Which feature to use? - Githubissues

SeanLee97 / AnglE

Train and Infer Powerful Sentence Embeddings with AnglE | 🔥 SOTA on STS and MTEB Leaderboard

https://arxiv.org/abs/2309.12871

MIT License

454 stars 32 forks source link

Which feature to use? #19

Closed yuanze1024 closed 9 months ago

yuanze1024 commented 9 months ago

Thank you for your works. I'm new to NLP, and I want to know which feature to use to cluster similar sentences?

After UAE(non retrieval), I'll get a (n, 1024) feature, should I use the starter token's feature same as E5?

And BTW, I found that using E5, "A red teddy bear wearing blue shirt" is very similar to "A blue teddy bear wearing red shirt". Similarly, "A man riding a horse" will be close to "A horse riding a man", is that a problem for all algorithms?

SeanLee97 commented 9 months ago

hi @yuanze1024, thanks for following our work.

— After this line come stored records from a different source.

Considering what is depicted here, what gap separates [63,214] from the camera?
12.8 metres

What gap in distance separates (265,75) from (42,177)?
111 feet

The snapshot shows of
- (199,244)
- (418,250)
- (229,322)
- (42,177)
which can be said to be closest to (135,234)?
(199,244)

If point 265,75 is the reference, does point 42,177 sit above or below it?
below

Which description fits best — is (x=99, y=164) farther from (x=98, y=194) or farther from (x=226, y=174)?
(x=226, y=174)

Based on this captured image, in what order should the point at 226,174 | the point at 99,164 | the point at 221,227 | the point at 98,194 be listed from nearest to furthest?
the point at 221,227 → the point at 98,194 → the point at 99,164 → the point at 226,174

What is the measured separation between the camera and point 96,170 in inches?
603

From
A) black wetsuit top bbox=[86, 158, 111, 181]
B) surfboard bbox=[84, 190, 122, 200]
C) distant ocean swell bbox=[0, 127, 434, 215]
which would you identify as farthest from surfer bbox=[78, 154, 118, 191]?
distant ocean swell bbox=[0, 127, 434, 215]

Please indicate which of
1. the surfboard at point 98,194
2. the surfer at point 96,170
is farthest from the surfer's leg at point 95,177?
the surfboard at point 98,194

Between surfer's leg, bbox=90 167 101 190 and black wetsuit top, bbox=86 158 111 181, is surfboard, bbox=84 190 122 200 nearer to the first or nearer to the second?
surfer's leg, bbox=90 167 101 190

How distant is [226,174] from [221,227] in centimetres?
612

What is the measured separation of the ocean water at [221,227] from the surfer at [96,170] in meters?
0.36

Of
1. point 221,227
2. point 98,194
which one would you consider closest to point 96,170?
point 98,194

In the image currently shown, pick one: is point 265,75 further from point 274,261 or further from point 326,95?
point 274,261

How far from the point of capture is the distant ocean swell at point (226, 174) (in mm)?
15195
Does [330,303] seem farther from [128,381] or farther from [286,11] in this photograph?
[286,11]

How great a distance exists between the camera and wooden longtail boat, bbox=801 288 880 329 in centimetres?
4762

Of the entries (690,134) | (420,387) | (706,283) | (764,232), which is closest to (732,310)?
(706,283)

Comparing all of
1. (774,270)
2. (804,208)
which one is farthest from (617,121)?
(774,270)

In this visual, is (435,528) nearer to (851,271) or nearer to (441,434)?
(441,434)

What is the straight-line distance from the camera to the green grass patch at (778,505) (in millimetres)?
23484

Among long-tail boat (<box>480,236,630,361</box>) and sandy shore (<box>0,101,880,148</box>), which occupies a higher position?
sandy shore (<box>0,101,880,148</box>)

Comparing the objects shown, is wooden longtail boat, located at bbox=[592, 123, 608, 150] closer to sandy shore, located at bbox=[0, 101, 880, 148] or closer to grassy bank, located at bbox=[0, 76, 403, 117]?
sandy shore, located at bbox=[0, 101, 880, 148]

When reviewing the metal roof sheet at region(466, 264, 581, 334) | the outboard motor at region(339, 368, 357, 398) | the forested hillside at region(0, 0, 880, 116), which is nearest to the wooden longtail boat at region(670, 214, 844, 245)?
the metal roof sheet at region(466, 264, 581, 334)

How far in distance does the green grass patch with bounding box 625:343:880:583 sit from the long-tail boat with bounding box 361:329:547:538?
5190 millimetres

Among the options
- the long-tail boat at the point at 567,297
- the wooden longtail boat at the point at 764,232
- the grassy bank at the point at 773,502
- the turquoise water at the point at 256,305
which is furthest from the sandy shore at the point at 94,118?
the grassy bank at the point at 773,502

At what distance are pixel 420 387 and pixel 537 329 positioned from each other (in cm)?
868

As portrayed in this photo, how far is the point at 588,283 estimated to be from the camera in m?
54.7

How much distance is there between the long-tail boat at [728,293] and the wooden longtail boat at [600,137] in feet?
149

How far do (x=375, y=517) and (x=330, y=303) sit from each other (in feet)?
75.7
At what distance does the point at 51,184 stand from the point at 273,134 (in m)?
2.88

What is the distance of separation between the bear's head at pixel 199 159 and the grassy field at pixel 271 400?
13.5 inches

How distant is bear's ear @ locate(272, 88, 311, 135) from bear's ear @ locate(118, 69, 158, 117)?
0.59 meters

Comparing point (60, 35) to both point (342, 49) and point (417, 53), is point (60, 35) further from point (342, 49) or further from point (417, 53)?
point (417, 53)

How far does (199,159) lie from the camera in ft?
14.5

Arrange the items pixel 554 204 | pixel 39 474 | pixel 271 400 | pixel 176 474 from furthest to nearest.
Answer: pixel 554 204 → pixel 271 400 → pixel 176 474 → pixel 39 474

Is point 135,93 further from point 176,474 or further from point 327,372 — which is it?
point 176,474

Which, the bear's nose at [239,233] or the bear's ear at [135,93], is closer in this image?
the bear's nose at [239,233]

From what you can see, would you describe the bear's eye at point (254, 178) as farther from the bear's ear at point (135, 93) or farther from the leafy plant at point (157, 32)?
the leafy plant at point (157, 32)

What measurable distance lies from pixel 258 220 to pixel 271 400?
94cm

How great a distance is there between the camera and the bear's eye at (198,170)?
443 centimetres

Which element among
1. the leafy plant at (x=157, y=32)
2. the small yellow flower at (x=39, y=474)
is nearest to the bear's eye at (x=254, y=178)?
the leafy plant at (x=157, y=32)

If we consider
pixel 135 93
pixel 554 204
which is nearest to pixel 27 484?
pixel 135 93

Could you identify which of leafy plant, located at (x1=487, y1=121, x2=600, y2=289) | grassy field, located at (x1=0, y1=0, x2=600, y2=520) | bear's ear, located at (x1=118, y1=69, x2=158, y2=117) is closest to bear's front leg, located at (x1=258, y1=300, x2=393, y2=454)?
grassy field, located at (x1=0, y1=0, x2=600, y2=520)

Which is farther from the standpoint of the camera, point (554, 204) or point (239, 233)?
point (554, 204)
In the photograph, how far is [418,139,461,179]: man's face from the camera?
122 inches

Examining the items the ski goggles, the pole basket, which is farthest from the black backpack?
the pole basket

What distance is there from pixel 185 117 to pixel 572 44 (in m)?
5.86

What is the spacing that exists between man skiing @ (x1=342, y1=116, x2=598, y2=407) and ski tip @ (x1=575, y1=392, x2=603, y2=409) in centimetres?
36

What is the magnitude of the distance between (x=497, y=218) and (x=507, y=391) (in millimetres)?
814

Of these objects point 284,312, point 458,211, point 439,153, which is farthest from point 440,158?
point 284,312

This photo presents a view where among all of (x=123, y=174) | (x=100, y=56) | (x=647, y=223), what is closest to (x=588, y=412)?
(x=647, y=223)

1) Right, if you get a (n, 1024) feature, you should take the first one as the sentence embedding. Or you can use our library angle_emb to extract the sentence embeddings, as illustrated in UAE (non-retrieval)

2) I think so, because there are few of these hard cases in existing training datasets. If you want to improve the performance of these hard cases, you should collect more hard data and fine-tune it.

yuanze1024 commented 9 months ago

OK, I see. Thank you for you really quick response.